Cybersecurity analysts in the United States claim they have sourced a bulk of the China-based cyberattacks against America back to as few as 12 groups backed or directed by the government, according to The Associated Press:
The aggressive but stealthy attacks, which have stolen billions of dollars in intellectual property and data, often carry distinct signatures allowing U.S. officials to link them to certain hacker teams. Analysts say the U.S. often gives the attackers unique names or numbers, and at times can tell where the hackers are and even who they may be.
Sketched out by analysts who have worked with U.S. companies and the government on computer intrusions, the details illuminate recent claims by American intelligence officials about the escalating cyber threat emanating from China. And the widening expanse of targets, coupled with the expensive and sensitive technologies they are losing, is putting increased pressure on the U.S. to take a much harder stand against the communist giant.
The report references several high profile cases of corporate cyber espionage, which has outpaced attacks focused on the U.S. government in recent years, including an assault earlier this year on Google and the accounts of several hundred Gmail users. A Financial Times investigation recently uncovered a Chinese tech company operating as a front for a People’s Liberation Army cybermilitia, and earlier this month an American intelligence report labeled China as the world’s most prolific perpetrator of economic espionage.

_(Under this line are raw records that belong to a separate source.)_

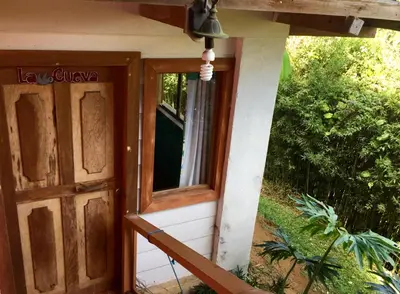 an open door of a house with a window at Spanish by the River - Turrialba in Turrialba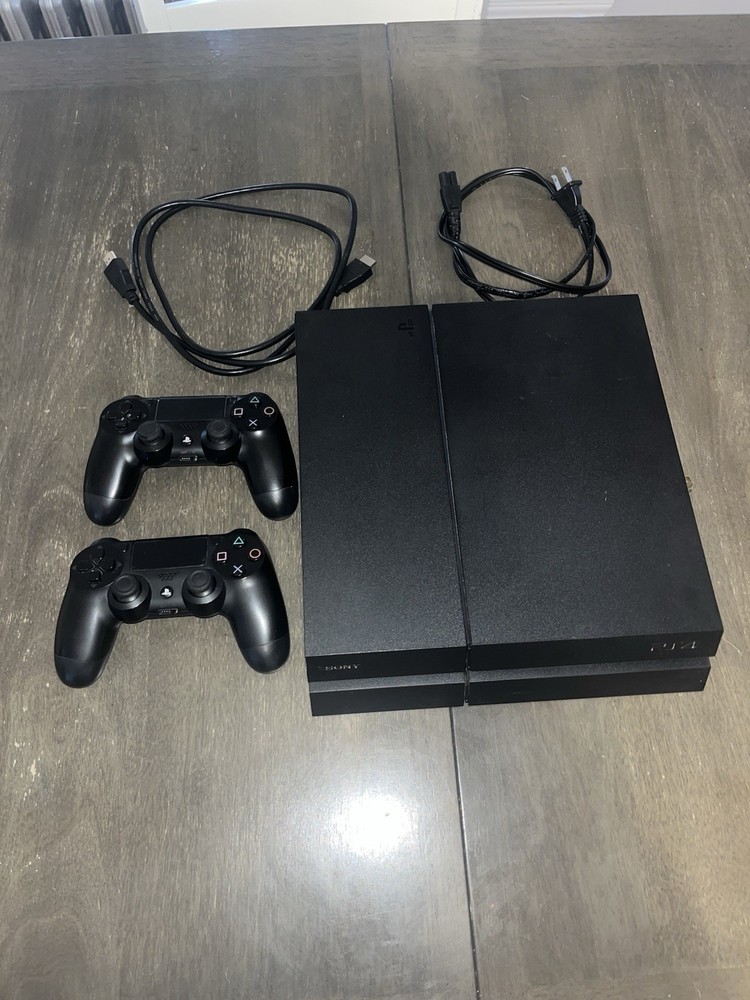 Sony PlayStation 4 Black Console with 2 DualShock 4 Controllers & Cables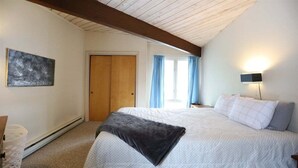 Un dormitorio con cama, mesita de noche, lámpara de pared, puerta y ventana con cortinas.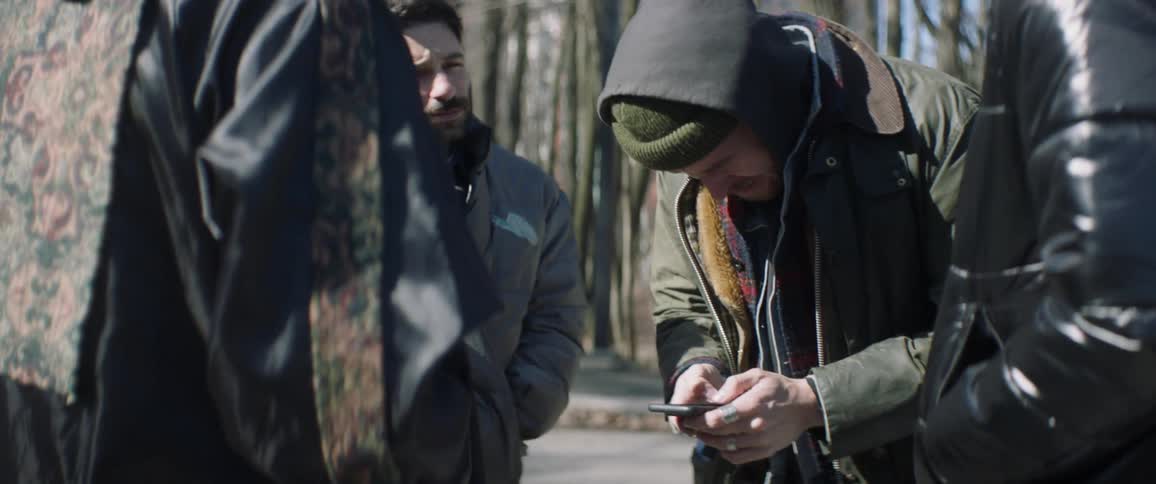 Man wearing a toque looks down and scrolls on his cellphone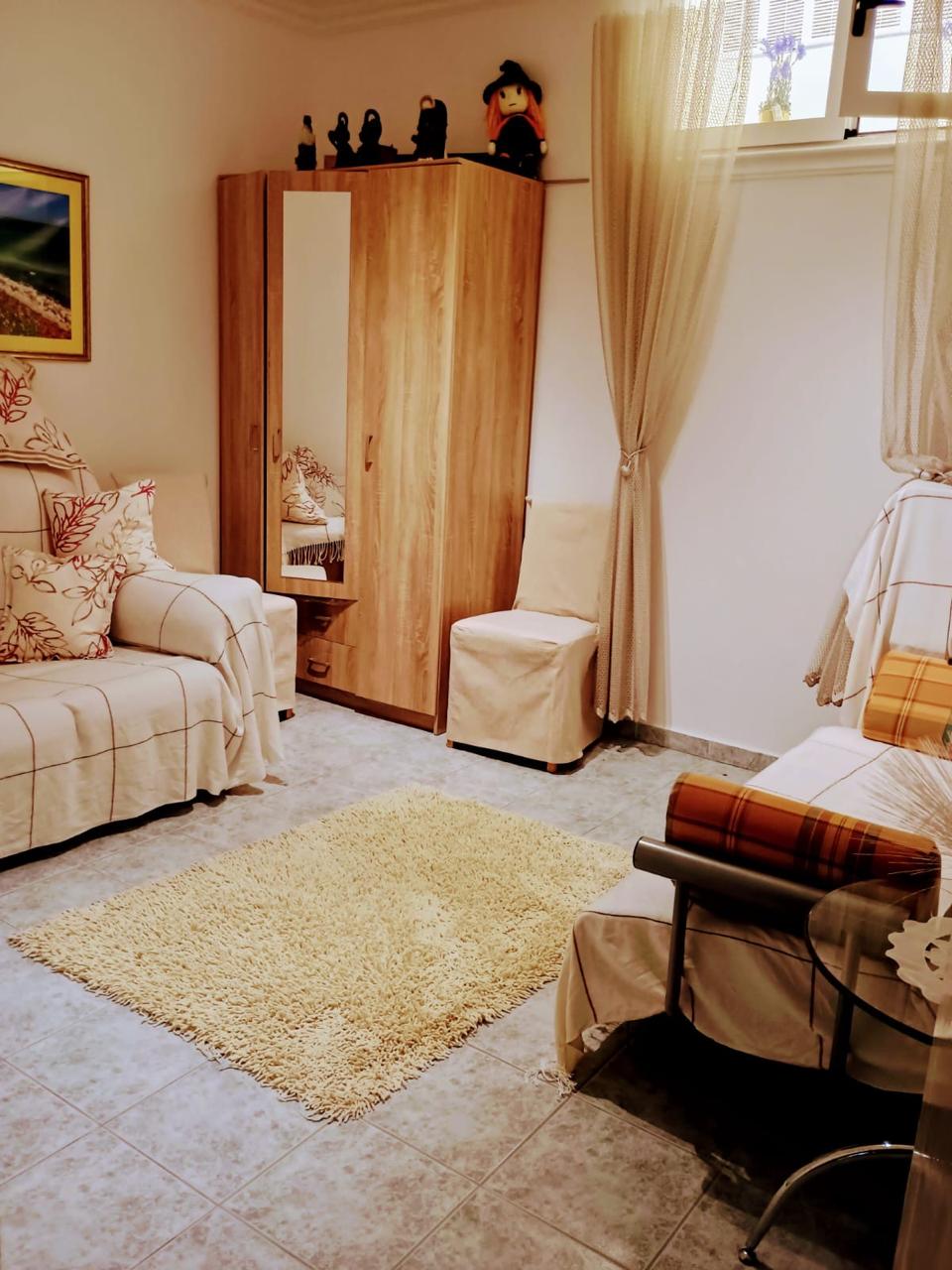 Bright, stylish Ulcinj living room with tile floors, beige sofas, and modern furnishings—prime investment on montenegro-listings.me. Bright, stylish Ulcinj living room with tile floors, beige sofas, and modern furnishings—prime investment on montenegro-listings.me.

Criticism of China’s cyberattacks has grown increasingly public, with U.S. House Intelligence Committee Chairman Mike Rogers has urged action and readied legislation that would encourage the government to share intelligence information with companies in danger of cyberthreats. The Wall Street Journal reported today that the newly discovered information linking various groups to specific attacks will allow the U.S. to more directly raise the issue with China:
In many cases, the National Security Agency has determined the identities of individuals working in these groups, which is a critical development that provides the U.S. the option of confronting the Chinese government more directly about the activity or responding with a counterattack, according to former officials briefed on the effort.
“It’s actually a small number of groups that do most of the PLA’s dirty work,” said James Lewis, a cybersecurity specialist at the Center for Strategic and International Studies who frequently advises the Obama administration. “NSA is pretty confident of their ability to attribute [cyberespionage] to this set of actors.”
Still, diplomatic considerations may limit the U.S. interest in taking a more confrontational approach because some U.S. officials are wary of angering China, the largest holder of U.S. debt.